TASK
Reproduce, word for word, the portion of the Judith Matloff profile starting at "- Born: March" and ending at "awards: Fulbright (twice)".

==== TEXT SECTION ====

- Born: March 25, 1958 (age 68) New York City
- Education: Harvard-Radcliffe, 1981
- Occupations: Journalist, author, media safety advocate
- Relatives: Maurice Matloff (uncle)
- Writing career
- Notable works: No Friends but the Mountains Home Girl Fragments of a Forgotten War
- Notable awards: Fulbright (twice)
- Website: judithmatloff.com

= Judith Matloff =

American journalist

Judith Matloff (born March 25, 1958) is an American writer, journalism professor and media safety advocate. Her books are How to Drag a Body and Other Safety Tips You Hope to Never Need (2020), No Friends but the Mountains (2017), Home Girl (2008), and Fragments of a Forgotten War (1997).

==== DATA EXCERPTS ====

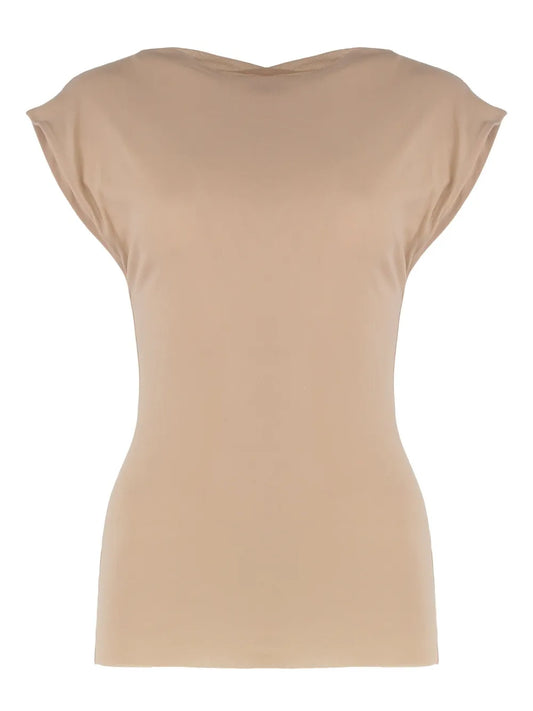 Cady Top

====
==== DATA EXCERPTS ====

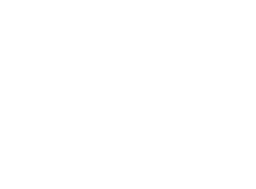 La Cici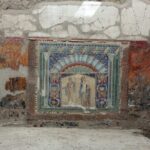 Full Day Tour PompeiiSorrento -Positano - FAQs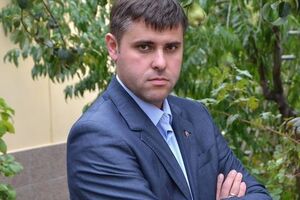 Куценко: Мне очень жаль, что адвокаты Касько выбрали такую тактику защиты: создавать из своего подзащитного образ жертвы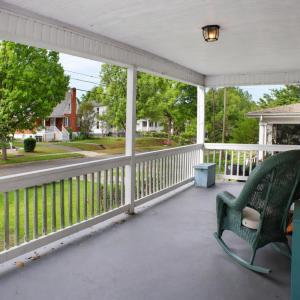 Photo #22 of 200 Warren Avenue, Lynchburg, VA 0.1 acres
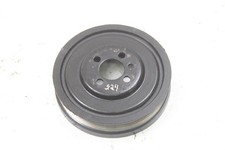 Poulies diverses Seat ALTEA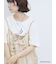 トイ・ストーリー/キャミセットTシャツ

====
==== DATA EXCERPTS ====

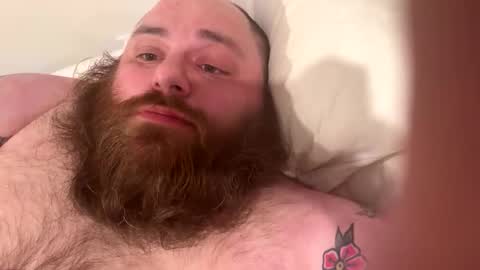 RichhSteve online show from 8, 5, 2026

====

RESPONSE FOR THIS EXERCISE
- Born: March 25, 1958 (age 68) New York City
- Education: Harvard-Radcliffe, 1981
- Occupations: Journalist, author, media safety advocate
- Relatives: Maurice Matloff (uncle)
- Writing career
- Notable works: No Friends but the Mountains Home Girl Fragments of a Forgotten War
- Notable awards: Fulbright (twice)